I need to add a bit more nuance the statement that the engine connection takes about 200ms. The 200 ms was the difference in average request time in the benchmark performed by @eimrek in #5054 . Since the main difference in code trajectory for requests that have to switch profiles is just unloading the current and loading the database connection of the new profile, I presumed that the majority of that 200 ms can probably be attributed to those actions. However, I cannot be sure as I don't know how long the unload/load profile cycle takes on the machine used by those benchmarks.

To get a sense, I ran some benchmarks on my workstation where I am running and accessing a REST API on localhost.

I ran a benchmark isolating just the part of unloading the current profile, loading the new one and then loading the storage backend, which in the case of psql_dos should instantiate a connection to the database and perform a check.
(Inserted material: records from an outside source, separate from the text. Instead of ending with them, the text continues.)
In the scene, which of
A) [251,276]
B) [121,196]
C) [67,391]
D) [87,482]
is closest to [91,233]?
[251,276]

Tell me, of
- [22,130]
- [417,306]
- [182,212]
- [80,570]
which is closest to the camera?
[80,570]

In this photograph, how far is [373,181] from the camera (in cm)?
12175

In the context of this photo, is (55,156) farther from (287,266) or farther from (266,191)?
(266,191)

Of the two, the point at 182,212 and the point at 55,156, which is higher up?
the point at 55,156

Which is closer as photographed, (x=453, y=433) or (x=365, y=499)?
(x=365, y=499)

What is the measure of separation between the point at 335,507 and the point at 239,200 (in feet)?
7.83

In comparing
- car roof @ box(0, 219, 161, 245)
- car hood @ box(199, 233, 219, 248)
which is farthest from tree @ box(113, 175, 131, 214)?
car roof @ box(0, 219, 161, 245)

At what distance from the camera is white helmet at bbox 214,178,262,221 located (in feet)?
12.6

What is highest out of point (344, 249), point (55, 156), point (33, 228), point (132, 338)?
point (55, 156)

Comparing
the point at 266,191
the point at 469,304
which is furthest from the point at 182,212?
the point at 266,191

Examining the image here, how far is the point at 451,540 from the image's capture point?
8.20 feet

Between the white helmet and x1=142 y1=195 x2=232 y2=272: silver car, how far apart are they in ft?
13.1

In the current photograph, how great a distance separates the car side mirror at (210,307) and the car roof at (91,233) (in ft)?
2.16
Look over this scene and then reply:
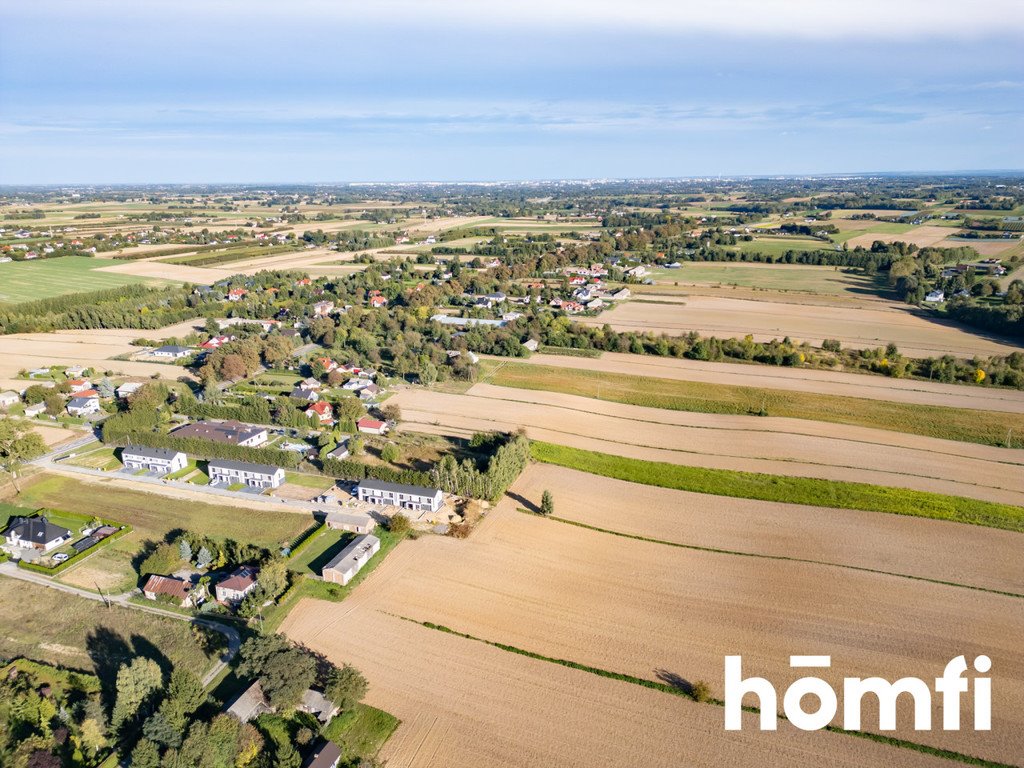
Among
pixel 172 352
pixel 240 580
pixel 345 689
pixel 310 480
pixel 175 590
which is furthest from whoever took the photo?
pixel 172 352

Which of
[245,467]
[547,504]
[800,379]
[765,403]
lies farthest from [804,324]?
[245,467]

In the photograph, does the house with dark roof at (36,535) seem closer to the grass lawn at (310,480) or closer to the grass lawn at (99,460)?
the grass lawn at (99,460)

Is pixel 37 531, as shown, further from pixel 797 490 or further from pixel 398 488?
pixel 797 490

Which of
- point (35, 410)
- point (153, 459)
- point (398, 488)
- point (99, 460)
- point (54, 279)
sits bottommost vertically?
point (99, 460)

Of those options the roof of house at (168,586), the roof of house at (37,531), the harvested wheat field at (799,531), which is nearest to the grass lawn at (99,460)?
the roof of house at (37,531)

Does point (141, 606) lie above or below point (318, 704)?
above

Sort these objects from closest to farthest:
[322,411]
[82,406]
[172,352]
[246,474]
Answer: [246,474] < [322,411] < [82,406] < [172,352]

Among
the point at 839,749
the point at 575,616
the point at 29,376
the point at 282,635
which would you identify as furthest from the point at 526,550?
the point at 29,376

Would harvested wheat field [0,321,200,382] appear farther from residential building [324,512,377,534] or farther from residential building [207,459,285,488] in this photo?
residential building [324,512,377,534]
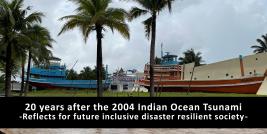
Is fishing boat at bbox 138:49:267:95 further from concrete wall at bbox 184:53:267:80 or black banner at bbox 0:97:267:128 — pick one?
black banner at bbox 0:97:267:128

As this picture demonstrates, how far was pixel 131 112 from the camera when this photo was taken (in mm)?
10688

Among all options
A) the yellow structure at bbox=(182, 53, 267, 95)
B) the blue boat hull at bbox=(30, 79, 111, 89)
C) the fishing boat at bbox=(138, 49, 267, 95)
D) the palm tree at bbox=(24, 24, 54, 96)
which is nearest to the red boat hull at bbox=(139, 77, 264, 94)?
the fishing boat at bbox=(138, 49, 267, 95)

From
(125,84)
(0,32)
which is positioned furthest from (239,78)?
(0,32)

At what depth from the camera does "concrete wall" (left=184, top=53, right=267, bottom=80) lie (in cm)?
5668

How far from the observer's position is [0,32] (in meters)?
29.5

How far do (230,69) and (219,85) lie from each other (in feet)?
9.88

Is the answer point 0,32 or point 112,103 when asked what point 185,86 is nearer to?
point 0,32

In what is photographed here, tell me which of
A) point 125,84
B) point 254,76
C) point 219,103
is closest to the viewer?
point 219,103

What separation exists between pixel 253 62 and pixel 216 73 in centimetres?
759

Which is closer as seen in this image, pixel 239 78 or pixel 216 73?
pixel 239 78

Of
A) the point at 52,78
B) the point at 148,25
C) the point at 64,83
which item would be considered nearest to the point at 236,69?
the point at 148,25

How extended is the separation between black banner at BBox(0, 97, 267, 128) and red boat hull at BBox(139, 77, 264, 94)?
42.3m

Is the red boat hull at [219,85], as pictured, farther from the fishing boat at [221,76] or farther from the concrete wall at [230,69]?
the concrete wall at [230,69]

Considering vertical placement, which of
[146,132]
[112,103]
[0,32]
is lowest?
[146,132]
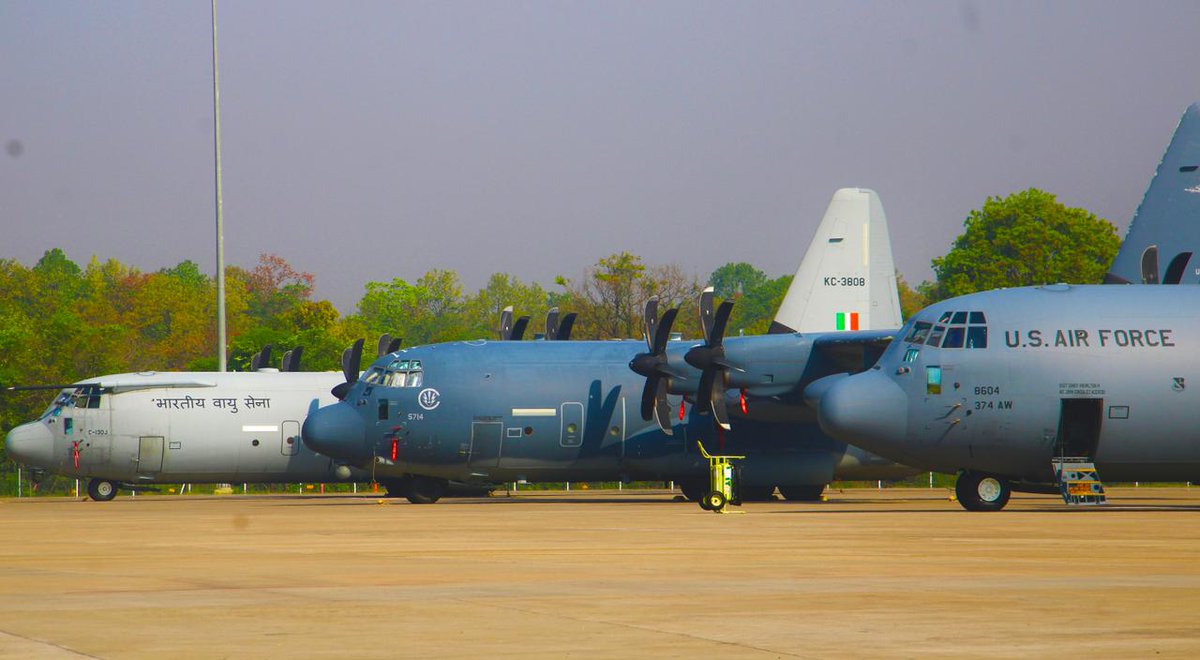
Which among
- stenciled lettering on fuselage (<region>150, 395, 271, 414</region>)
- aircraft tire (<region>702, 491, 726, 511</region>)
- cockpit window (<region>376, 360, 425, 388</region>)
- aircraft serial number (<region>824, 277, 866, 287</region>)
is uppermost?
aircraft serial number (<region>824, 277, 866, 287</region>)

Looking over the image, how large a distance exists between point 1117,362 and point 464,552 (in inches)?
666

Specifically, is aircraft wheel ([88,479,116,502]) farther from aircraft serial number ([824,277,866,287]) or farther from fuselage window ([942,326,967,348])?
fuselage window ([942,326,967,348])

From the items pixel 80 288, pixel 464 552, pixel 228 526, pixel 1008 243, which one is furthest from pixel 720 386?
pixel 80 288

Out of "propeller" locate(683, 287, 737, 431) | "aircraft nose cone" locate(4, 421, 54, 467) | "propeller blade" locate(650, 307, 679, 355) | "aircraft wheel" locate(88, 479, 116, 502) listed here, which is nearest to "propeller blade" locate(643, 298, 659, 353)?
"propeller blade" locate(650, 307, 679, 355)

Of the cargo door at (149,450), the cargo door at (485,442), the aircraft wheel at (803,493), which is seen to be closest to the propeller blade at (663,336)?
the cargo door at (485,442)

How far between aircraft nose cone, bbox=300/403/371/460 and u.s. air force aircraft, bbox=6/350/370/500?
6.70m

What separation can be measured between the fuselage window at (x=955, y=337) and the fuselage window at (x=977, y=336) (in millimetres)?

This was done using the following function

def change_profile(profile_a, profile_b):
    from aiida.manage import get_manager
    manager = get_manager()
    manager.load_profile(profile_a, allow_switch=True)
    start = time.time()
    manager.load_profile(profile_b, allow_switch=True)
    manager.get_profile_storage()
    return time.time() - start

Note that we cannot do something like

%timeit manager.load_profile(profile_a, allow_switch=True)

because after the first iteration, the profile will have been switched and the call is essentially almost a no-op.

On my workstation, I got times of roughly 35 ms for switching a profile.

I then ran a benchmark of firing 50 requests to the REST API and recording the request time, doing this for just a single profile (no switching) or by alternating between two profiles, forcing the server to switch profiles at each request (this corresponds to the worst case scenario). These are the timings:

No switching
min 0.013
max 0.081
avg 0.020

With switching
min 0.058
max 0.131
avg 0.065

We can see that the average increases by 45 ms when forcing switching at each request. It seems that a large part of that would be due to the switching. Not sure yet where the remaining 10 ms comes from, but it seems the bulk is really down to switching profile.

It would be interesting to know why the difference is only a fourth compared to the slowdown experienced by @eimrek . A 50 ms slowdown would be a lot more acceptable than 200 ms clearly.